AGBA (NASDAQ:AGBA) announced this afternoon that it has made a few changes to its proposed merger with the five subsidiaries of financial holding company TAG.
As part of today’s amendment, the parties extended the outside closing date from October 31 to December 31. AGBA and TAG also agreed that the aggregate stock consideration less 3% of the holdback shares will be delivered to TAG and will be released at the end of the survival period, provided that AGBA will be entitled to retain some or all of the shares.

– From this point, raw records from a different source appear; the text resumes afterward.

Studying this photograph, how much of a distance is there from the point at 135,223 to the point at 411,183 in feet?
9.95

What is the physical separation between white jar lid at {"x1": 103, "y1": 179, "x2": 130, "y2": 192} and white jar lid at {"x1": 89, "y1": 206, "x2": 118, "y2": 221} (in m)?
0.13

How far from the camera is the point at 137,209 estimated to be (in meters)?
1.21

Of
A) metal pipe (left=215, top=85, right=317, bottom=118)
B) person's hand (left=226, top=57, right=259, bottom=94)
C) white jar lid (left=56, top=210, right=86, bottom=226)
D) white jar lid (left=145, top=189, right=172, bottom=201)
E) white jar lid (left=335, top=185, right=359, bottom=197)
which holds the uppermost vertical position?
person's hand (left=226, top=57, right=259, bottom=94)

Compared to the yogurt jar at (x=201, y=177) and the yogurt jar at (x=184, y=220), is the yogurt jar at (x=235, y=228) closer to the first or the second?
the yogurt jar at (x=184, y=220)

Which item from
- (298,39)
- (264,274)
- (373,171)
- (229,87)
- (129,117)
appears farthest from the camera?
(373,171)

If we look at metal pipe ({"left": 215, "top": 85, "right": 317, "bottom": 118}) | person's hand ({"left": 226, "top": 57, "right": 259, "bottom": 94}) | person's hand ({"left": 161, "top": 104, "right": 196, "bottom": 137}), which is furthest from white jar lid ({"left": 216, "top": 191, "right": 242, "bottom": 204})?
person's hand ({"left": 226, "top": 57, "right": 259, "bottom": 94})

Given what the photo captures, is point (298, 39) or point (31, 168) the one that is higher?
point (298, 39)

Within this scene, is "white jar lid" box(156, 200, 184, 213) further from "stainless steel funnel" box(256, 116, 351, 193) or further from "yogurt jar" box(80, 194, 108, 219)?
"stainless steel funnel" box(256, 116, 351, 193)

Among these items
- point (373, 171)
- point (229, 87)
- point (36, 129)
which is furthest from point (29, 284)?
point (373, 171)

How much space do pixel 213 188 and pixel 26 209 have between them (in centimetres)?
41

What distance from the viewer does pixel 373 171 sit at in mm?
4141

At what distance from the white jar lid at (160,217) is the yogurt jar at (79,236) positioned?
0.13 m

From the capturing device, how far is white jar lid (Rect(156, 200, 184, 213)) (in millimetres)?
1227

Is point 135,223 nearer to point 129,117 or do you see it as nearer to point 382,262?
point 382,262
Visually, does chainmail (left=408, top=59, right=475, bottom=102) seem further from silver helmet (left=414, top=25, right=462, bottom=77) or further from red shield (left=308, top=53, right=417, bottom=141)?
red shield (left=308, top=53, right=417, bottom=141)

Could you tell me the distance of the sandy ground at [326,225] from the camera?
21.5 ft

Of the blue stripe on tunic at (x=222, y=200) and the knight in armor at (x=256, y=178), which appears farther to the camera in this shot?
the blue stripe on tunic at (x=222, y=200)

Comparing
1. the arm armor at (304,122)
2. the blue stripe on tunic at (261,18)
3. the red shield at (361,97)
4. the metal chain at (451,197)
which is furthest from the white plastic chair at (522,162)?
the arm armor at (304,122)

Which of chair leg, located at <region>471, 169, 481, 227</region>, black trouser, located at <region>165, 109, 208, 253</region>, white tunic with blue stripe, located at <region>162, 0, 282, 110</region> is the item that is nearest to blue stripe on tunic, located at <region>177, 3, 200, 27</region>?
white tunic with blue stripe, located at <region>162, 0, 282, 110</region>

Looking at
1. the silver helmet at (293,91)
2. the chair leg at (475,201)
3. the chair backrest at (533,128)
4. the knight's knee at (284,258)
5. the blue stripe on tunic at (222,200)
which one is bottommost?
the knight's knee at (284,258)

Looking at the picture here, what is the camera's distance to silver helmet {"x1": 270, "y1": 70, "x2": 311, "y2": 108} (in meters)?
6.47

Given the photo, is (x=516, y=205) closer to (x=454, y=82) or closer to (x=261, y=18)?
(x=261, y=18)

Further, the amendment waived the deal’s minimum cash closing condition of $35 million as well as the requirement for a PIPE. AGBA initially brought about $46 million in cash from its current trust into the deal without a PIPE, but at the time of the deal announcement, the SPAC noted that they may later supplement it with one.
The final modification made to the deal provided that TAG agreed to an irrevocable and unconditional undertaking to not distribute the aggregate stock consideration to its ultimate beneficial shareholders.
AGBA announced its $555 million combination with TAG in November 2021. The divisions in question are TAG International, a B2B services company, and its own subdivisions TAG Asset Partners, OnePlatform International, OnePlatform Holdings, and TAG Asia Capital Holdings. These companies, some of which operate in Hong Kong, but are based in the British Virgin Islands, are to be restructured by the transaction into separate B2B and fintech branches.